- **Stated exercise**
Keep the pictures out and restate every record exactly.

- **Input records**

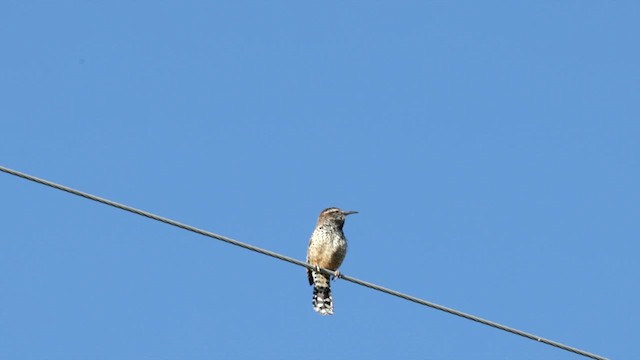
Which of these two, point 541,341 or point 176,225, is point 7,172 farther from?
point 541,341

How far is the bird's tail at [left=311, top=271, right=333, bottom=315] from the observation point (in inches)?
684

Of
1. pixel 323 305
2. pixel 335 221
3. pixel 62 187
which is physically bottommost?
pixel 62 187

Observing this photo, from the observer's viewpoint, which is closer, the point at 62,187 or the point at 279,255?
the point at 62,187

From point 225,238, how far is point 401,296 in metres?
A: 1.56

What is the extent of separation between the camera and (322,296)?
17406 mm

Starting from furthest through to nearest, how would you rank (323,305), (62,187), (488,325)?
(323,305) → (488,325) → (62,187)

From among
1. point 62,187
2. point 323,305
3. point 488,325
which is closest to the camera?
point 62,187

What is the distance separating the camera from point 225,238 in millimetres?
10281

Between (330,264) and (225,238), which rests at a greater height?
(330,264)

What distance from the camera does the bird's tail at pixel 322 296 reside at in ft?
57.0

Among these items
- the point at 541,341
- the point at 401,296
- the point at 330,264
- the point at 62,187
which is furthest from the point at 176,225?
the point at 330,264

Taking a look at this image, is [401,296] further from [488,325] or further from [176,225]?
[176,225]

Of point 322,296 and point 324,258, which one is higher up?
point 324,258

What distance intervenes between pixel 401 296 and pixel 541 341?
1.20 meters
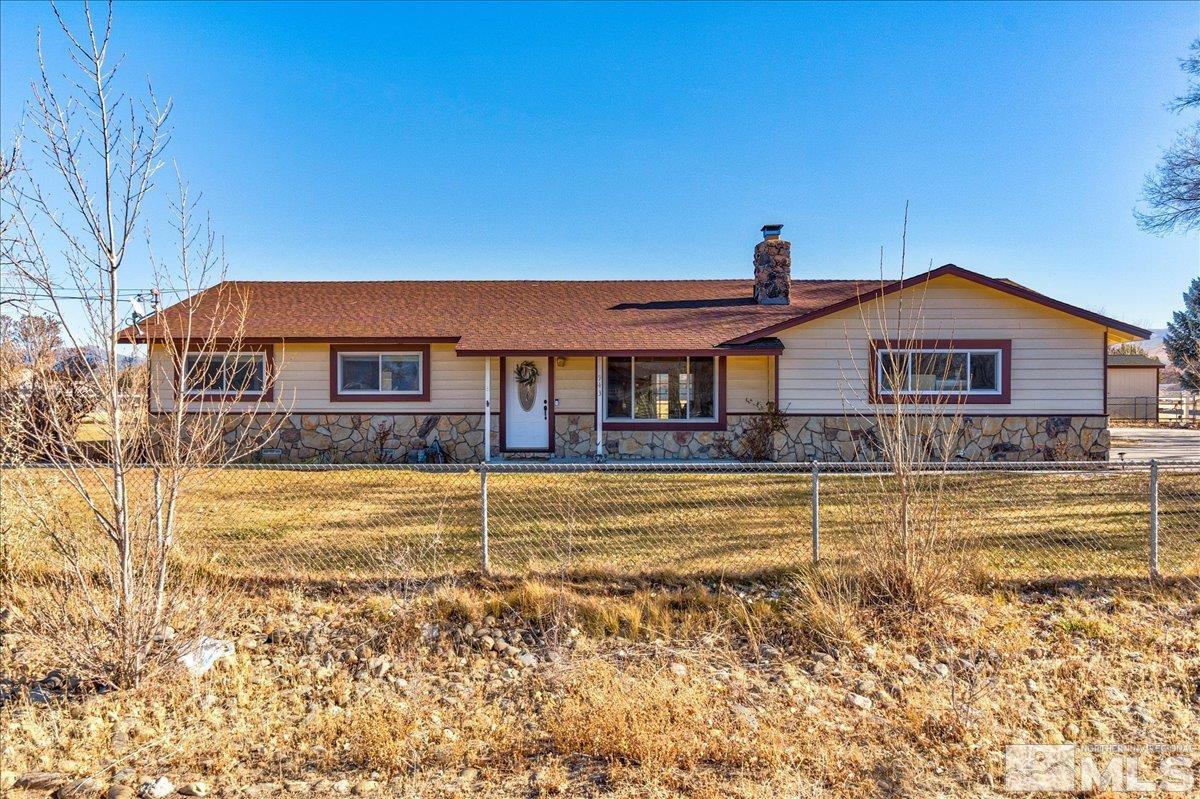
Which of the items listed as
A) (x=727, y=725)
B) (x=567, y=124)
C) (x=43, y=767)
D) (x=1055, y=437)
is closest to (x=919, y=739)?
(x=727, y=725)

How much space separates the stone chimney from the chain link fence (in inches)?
245

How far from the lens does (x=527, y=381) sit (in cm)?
1365

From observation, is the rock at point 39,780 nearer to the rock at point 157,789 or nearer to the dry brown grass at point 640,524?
the rock at point 157,789

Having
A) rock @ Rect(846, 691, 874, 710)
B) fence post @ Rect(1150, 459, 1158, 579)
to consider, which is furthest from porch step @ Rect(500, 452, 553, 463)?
fence post @ Rect(1150, 459, 1158, 579)

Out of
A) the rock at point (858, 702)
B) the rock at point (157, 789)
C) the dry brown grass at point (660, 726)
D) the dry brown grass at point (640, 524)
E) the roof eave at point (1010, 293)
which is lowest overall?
the rock at point (157, 789)

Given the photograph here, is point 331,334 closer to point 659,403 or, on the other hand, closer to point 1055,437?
point 659,403

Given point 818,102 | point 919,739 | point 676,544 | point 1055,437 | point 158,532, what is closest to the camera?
point 919,739

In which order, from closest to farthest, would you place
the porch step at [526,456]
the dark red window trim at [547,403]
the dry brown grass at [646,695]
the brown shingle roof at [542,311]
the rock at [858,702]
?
the dry brown grass at [646,695], the rock at [858,702], the brown shingle roof at [542,311], the porch step at [526,456], the dark red window trim at [547,403]

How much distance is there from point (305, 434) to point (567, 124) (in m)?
11.1

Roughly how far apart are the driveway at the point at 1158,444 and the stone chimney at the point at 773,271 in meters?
7.89

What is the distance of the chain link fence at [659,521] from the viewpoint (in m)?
5.58

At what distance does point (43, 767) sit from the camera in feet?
10.6

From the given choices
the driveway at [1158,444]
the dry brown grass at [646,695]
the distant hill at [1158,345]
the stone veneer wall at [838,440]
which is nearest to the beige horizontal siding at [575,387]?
the stone veneer wall at [838,440]

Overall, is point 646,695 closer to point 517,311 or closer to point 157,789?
point 157,789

- **Response to this task**
Which of these two, point 541,341 or point 176,225, is point 7,172 farther from?
point 541,341

How far is the bird's tail at [left=311, top=271, right=333, bottom=315] from the observation point (in inches)?
684

Of
1. pixel 323 305
2. pixel 335 221
3. pixel 62 187
which is physically bottommost?
pixel 62 187

Observing this photo, from the observer's viewpoint, which is closer, the point at 62,187 or the point at 279,255?
the point at 62,187

From point 225,238, how far is point 401,296 in metres?
A: 1.56

What is the extent of separation between the camera and (322,296)?
17406 mm

Starting from furthest through to nearest, how would you rank (323,305), (62,187), (488,325)?
(323,305) → (488,325) → (62,187)

From among
1. point 62,187
2. point 323,305
3. point 488,325
which is closest to the camera?
point 62,187

What is the distance separating the camera from point 225,238 in millimetres?
10281

Between (330,264) and (225,238), which rests at a greater height?
(330,264)

What distance from the camera does the bird's tail at pixel 322 296 reside at in ft?
57.0

Among these items
- the point at 541,341
- the point at 401,296
- the point at 330,264
- the point at 62,187
which is furthest from the point at 176,225?
the point at 330,264

Taking a look at this image, is [401,296] further from [488,325] or further from [176,225]?
[176,225]

Of point 322,296 and point 324,258, which one is higher up?
point 324,258

What distance intervenes between pixel 401 296 and pixel 541 341?
1.20 meters
Which of the items listed as
A) (x=727, y=725)
B) (x=567, y=124)
C) (x=43, y=767)
D) (x=1055, y=437)
is closest to (x=919, y=739)?
(x=727, y=725)

How much space separates the stone chimney from the chain link fence (in inches)?
245

How far from the lens does (x=527, y=381) sit (in cm)?
1365

From observation, is the rock at point 39,780 nearer to the rock at point 157,789 or nearer to the dry brown grass at point 640,524?
the rock at point 157,789

Having
A) rock @ Rect(846, 691, 874, 710)
B) fence post @ Rect(1150, 459, 1158, 579)
to consider, which is furthest from porch step @ Rect(500, 452, 553, 463)?
fence post @ Rect(1150, 459, 1158, 579)

Out of
A) the rock at point (858, 702)
B) the rock at point (157, 789)
C) the dry brown grass at point (660, 726)
D) the dry brown grass at point (640, 524)
E) the roof eave at point (1010, 293)
which is lowest overall?
the rock at point (157, 789)

Given the photograph here, is point 331,334 closer to point 659,403 or, on the other hand, closer to point 1055,437?
point 659,403

Given point 818,102 | point 919,739 | point 676,544 | point 1055,437 | point 158,532, what is closest to the camera?
point 919,739

In which order, from closest to farthest, would you place
the porch step at [526,456]
the dark red window trim at [547,403]
the dry brown grass at [646,695]
the brown shingle roof at [542,311]
the rock at [858,702]
?
the dry brown grass at [646,695], the rock at [858,702], the brown shingle roof at [542,311], the porch step at [526,456], the dark red window trim at [547,403]

How much distance is there from point (305, 434) to point (567, 124) (in m)?
11.1

Roughly how far apart are the driveway at the point at 1158,444 and the stone chimney at the point at 773,271 in meters?
7.89

What is the distance of the chain link fence at [659,521] from the viewpoint (in m)?
5.58

At what distance does point (43, 767) sit from the camera in feet?
10.6

From the given choices
the driveway at [1158,444]
the dry brown grass at [646,695]
the distant hill at [1158,345]
the stone veneer wall at [838,440]
which is nearest to the beige horizontal siding at [575,387]?
the stone veneer wall at [838,440]

Overall, is point 646,695 closer to point 517,311 or closer to point 157,789?
point 157,789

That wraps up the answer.